Intervention de Olivier Masson

Réunion du 5 juillet 2016 à 9h30
Commission d'enquête sur la fibromyalgie

Olivier Masson, secrétaire du collectif Fibro'Actions :

Parce que la pathologie se définit par éliminations successives, les patients atteints de fibromyalgie connaissent une errance diagnostique assez longue. Ce temps, qui a son importance puisqu'il permet de ne pas passer à côté de maladies beaucoup plus graves, va diminuant ; il est désormais de cinq à six ans en moyenne. Il peut y avoir des approches diagnostiques par l'absurde : des médecins prescrivent des médicaments « pour voir », affinant ensuite leur diagnostic selon que les médicaments prescrits ont eu un effet ou n'en ont pas eu. J'ai du mal à cautionner de telles pratiques.

Le temps nécessaire à la détermination du diagnostic peut être relativement serein pour les malades car, sur le plan administratif, ils ont tous leurs droits, mais les difficultés commencent lorsque le diagnostic est posé. À ce moment, les malades sont soumis à une loterie, leur sort dépendant des avis sur la maladie – sinon des croyances – des médecins auxquels ils ont affaire, et de leurs critères d'évaluation. Pour les médecins-conseil de l'assurance maladie, nous ne sommes pas « malades » : nous avons un « syndrome ». Cela pose un grave problème. Il en va de même pour les médecins des assurances complémentaires. Avec les médecins du travail et ceux des maisons départementales des personnes handicapées (MDPH), les choses, en général, se passent mieux car ils se fondent sur un handicap défini.

Ce flou artistique a pour conséquence une propension à faire valoir le diagnostic de syndrome dépressif, stratégie de contournement qui donne droit à un congé de longue durée et à une meilleure prise en charge que celle à laquelle peuvent prétendre les malades fibromyalgiques, sans que nous comprenions pourquoi. Cette pratique a été confirmée par certains des médecins que vous avez auditionnés. Des chiffres que nous avons rassemblés, il ressort que 95 % au moins des malades fibromyalgiques pris en charge le sont parce qu'ils sont déclarés dépressifs, le syndrome fibromyalgique étant considéré associé à la dépression. Il semble que nul ne soit pris en charge pour la fibromyalgie seule.

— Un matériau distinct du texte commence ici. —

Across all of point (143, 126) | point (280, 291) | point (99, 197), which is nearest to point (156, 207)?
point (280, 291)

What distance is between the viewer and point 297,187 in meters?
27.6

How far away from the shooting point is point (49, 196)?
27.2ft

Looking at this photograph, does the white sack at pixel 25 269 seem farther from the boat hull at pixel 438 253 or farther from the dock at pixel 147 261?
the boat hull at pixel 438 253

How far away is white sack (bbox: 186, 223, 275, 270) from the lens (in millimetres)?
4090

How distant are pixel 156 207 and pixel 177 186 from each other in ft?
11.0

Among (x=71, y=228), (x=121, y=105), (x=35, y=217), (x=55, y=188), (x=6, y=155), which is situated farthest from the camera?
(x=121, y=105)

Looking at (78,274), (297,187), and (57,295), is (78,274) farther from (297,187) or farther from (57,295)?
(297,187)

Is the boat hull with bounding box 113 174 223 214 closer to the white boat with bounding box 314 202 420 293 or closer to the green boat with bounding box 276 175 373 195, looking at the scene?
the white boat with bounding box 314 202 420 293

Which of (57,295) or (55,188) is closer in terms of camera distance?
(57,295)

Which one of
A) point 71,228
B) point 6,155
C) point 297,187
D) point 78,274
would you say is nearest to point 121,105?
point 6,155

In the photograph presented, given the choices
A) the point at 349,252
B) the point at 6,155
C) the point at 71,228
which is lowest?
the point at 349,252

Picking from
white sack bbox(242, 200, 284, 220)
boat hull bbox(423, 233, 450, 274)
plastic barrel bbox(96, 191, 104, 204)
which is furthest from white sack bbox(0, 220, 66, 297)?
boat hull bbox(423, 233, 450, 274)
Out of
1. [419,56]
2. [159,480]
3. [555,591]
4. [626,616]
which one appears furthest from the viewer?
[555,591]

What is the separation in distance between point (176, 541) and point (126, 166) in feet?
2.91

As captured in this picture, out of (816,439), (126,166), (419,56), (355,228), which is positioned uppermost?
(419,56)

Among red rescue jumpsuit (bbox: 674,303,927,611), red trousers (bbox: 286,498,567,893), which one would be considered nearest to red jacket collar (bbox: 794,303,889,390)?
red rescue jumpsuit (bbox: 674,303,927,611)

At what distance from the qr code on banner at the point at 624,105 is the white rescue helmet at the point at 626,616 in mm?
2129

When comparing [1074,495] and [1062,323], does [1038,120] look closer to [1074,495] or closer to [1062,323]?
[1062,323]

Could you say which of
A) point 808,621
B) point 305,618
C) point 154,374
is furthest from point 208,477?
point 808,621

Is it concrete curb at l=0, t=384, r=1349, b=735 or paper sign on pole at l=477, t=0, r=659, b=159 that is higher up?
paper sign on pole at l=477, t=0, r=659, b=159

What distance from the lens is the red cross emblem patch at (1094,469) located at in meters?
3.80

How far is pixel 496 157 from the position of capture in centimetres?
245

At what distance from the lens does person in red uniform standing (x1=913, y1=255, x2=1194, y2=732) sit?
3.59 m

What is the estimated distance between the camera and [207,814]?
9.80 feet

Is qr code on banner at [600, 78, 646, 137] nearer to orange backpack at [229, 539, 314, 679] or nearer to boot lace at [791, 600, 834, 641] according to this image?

Le fait que, tels des balles de ping-pong, les malades soient renvoyés de médecin en médecin aux positionnements différents a parfois un effet tragique. Le recensement du suicide chez les fibromyalgiques échappe à la statistique, mais les données que nous avons rassemblées dans nos associations font apparaître un taux annuel de 2,5 pour mille – tentatives de suicide et suicides confondus. Pour mémoire, la prévalence du suicide est de 17,5 pour 100 000 individus dans la population générale en France.

Lorsqu'un patient fibromyalgique a la chance d'avoir une activité professionnelle, il doit entreprendre un nouveau parcours du combattant pour obtenir que cette activité soit adaptée à son état. Les travaux physiques sont d'évidence hors de sa portée, mais la difficulté n'est pas moins grande pour les travaux intellectuels car, sans que l'on sache si c'est à cause de la maladie ou parce qu'ils sont en permanence souffrants et épuisés, les malades atteints de fibromyalgie éprouvent les plus grandes difficultés à se concentrer. Outre cela, leur état varie au cours de la journée. Les employeurs doivent donc faire preuve d'une extrême souplesse ; on comprendra qu'ils préfèrent avoir affaire à un salarié atteint d'un handicap consolidé plutôt qu'à un salarié fibromyalgique dont l'affection est bel et bien consolidée mais dont les manifestations quotidiennes sont fluctuantes. La seule adaptation proposée est bien souvent le travail à temps partiel ; cela entraîne une perte de revenus qui n'est pas acceptable par tous les malades.

L'instant où le diagnostic de fibromyalgie est posé est donc un moment de grand soulagement mais aussi celui où les ennuis commencent. Ainsi, beaucoup d'assurances locatives considèrent la fibromyalgie comme une cause d'exclusion – alors même que la maladie n'est pas reconnue ! Mais, souvent les assureurs sont des précurseurs... La plupart des assurances considèrent que la fibromyalgie ne donne pas droit à compensation en cas d'arrêt de travail de longue durée ; c'est aussi le cas pour la dépression. Il est paradoxal qu'un malade soit couvert par son assurance jusqu'au jour où le diagnostic est porté, et qu'après cela il ne le soit plus.